══ Information given

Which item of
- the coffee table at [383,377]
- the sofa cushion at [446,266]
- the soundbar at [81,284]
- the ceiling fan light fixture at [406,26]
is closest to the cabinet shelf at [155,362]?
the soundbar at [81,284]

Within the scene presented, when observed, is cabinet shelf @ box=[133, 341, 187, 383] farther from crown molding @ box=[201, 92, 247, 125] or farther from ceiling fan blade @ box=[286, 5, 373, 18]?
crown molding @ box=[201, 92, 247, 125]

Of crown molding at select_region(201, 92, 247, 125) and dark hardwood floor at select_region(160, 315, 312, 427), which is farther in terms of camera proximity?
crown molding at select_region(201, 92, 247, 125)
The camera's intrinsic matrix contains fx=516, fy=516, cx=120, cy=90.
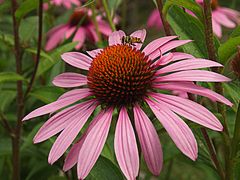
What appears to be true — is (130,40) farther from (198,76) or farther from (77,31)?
(77,31)

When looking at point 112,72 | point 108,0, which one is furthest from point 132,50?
point 108,0

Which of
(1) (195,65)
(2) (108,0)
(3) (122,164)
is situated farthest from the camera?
(2) (108,0)

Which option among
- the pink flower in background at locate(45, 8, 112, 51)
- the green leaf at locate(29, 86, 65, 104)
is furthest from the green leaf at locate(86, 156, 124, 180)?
the pink flower in background at locate(45, 8, 112, 51)

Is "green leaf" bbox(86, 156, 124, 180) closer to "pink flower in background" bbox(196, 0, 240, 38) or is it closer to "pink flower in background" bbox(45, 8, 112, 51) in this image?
"pink flower in background" bbox(45, 8, 112, 51)

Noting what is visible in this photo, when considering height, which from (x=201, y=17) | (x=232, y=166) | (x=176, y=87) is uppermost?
(x=201, y=17)

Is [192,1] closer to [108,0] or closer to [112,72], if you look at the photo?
[112,72]

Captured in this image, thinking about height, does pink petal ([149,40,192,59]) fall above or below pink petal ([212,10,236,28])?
below

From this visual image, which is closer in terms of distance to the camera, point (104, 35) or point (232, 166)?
point (232, 166)
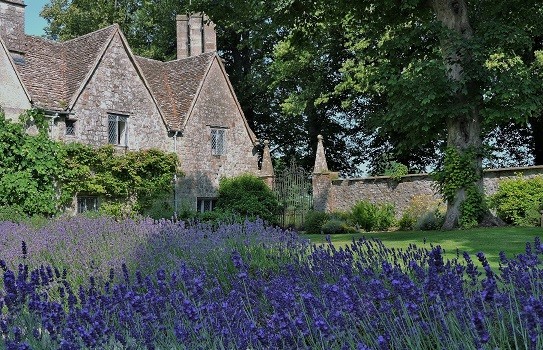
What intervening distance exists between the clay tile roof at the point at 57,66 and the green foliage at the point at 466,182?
1261cm

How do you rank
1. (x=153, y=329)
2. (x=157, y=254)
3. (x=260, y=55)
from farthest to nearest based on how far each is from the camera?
(x=260, y=55) < (x=157, y=254) < (x=153, y=329)

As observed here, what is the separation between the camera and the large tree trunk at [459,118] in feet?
51.4

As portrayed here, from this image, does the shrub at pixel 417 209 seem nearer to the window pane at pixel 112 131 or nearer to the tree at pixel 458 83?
the tree at pixel 458 83

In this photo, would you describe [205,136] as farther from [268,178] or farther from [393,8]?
[393,8]

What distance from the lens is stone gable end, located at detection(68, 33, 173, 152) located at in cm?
2109

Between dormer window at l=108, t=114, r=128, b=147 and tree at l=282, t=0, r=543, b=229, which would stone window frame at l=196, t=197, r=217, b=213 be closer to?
dormer window at l=108, t=114, r=128, b=147

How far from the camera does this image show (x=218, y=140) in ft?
85.1

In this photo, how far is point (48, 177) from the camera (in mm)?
19156

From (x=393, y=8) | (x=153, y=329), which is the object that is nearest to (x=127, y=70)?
(x=393, y=8)

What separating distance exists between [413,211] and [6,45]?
48.7 feet

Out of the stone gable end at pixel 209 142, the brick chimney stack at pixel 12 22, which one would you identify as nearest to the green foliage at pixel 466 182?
the stone gable end at pixel 209 142

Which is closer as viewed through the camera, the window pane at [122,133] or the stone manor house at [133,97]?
the stone manor house at [133,97]

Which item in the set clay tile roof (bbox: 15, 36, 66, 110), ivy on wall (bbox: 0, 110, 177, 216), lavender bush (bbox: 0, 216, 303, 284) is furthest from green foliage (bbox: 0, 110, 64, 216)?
lavender bush (bbox: 0, 216, 303, 284)

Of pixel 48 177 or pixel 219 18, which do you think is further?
pixel 48 177
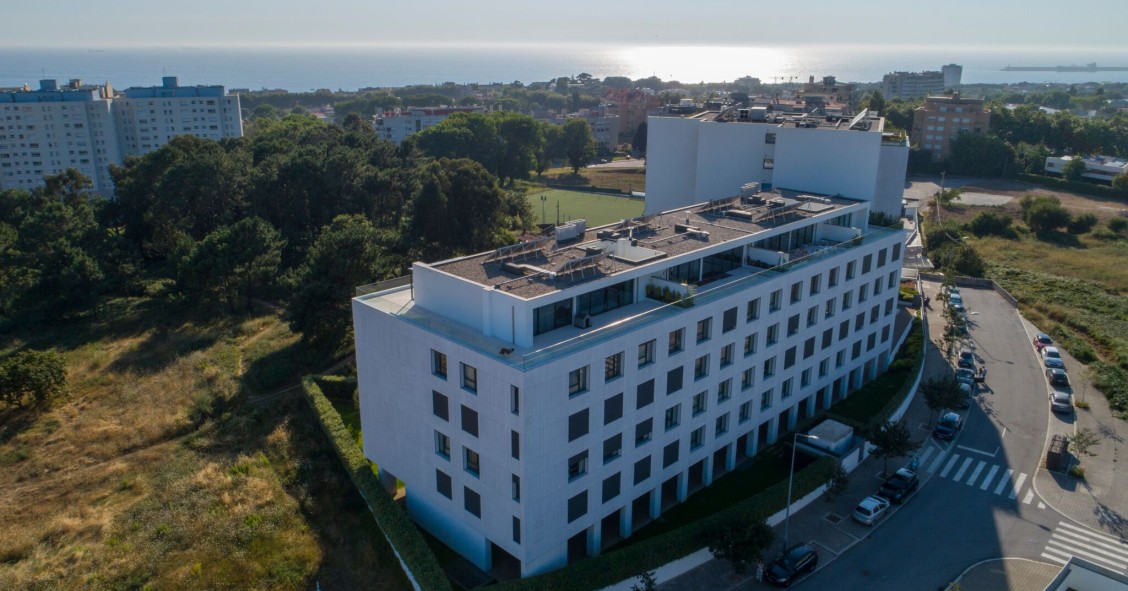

════

> Problem requirements
Locate every line in the entries above that contains the word "photo", treating uppercase and lowercase letters as different.

> Output
Noting what is visible in this photo, when considering height, which from (x=201, y=17) | (x=232, y=166) | (x=176, y=87) is uppermost?
Is [192,1] closer to [108,0] or closer to [112,72], if you look at the photo?
In this photo, would you describe [205,136] as farther from [268,178] or farther from [393,8]?
In this photo, how far is point (48, 177) from the camera (in mm)?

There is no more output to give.